> [What you should do]:
Show every line of the entries below that contains the word "petal".

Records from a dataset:
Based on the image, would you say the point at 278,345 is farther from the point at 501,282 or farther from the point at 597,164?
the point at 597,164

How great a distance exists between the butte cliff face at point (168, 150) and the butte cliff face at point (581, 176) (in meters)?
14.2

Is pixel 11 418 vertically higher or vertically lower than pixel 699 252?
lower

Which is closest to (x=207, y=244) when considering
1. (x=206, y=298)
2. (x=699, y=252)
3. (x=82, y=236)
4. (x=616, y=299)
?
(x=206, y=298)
--
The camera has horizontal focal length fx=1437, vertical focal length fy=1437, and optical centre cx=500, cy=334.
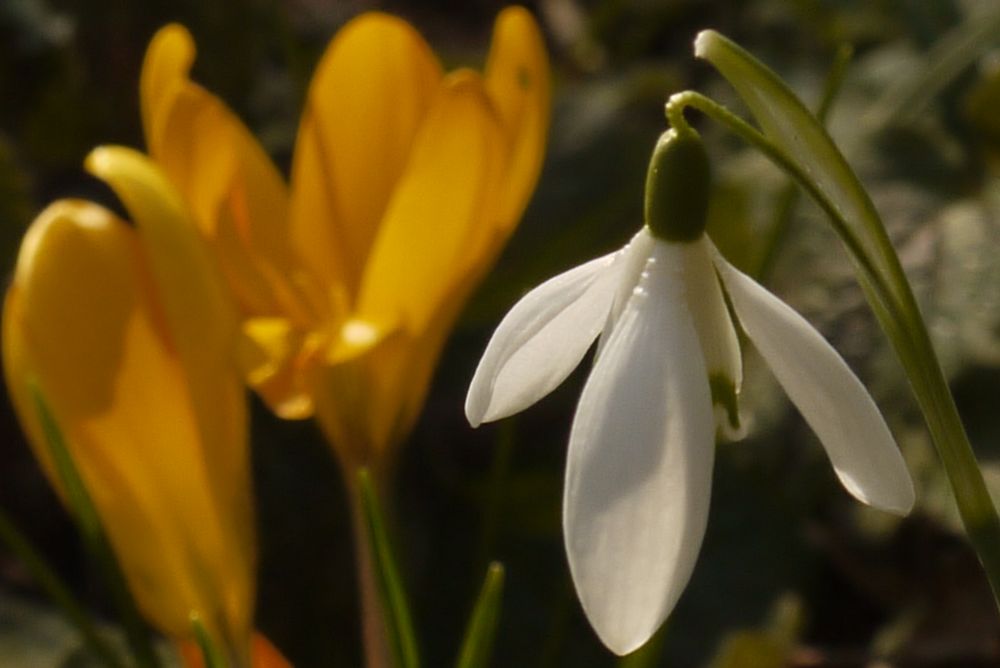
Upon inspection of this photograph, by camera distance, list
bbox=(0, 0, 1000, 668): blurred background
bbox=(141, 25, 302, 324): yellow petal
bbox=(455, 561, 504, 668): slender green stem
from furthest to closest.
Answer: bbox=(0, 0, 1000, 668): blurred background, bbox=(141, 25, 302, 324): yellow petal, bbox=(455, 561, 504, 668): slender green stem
--
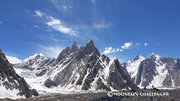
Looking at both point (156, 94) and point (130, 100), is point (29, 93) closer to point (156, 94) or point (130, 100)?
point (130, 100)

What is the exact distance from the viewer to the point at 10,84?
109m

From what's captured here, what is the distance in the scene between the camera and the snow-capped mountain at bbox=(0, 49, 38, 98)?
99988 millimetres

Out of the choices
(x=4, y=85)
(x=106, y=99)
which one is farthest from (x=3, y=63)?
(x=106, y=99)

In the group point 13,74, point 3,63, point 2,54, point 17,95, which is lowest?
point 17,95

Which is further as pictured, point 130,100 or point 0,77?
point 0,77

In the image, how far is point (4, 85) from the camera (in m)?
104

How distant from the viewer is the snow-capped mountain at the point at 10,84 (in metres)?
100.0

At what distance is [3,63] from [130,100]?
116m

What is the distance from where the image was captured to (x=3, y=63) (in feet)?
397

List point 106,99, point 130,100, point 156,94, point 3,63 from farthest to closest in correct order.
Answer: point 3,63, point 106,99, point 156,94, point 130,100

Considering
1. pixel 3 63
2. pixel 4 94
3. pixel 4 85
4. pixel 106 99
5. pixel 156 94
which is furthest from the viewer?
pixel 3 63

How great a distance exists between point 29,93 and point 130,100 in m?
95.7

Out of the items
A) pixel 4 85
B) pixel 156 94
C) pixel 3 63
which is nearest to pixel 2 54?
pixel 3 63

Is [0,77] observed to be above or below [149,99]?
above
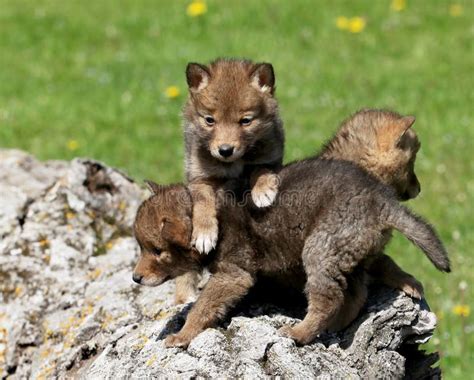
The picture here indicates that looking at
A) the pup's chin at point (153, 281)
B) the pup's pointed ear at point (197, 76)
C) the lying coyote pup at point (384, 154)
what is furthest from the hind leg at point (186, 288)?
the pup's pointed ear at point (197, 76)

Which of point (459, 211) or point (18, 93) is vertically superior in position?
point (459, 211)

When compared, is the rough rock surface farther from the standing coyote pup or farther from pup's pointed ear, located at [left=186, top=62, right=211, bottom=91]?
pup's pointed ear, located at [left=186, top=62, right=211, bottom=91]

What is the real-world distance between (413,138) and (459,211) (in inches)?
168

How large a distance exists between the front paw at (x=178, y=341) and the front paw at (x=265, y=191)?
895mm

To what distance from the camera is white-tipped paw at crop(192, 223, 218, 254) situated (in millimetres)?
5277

> [Final result]:
bbox=(141, 25, 302, 324): yellow petal
Answer: bbox=(0, 0, 1000, 668): blurred background, bbox=(141, 25, 302, 324): yellow petal, bbox=(455, 561, 504, 668): slender green stem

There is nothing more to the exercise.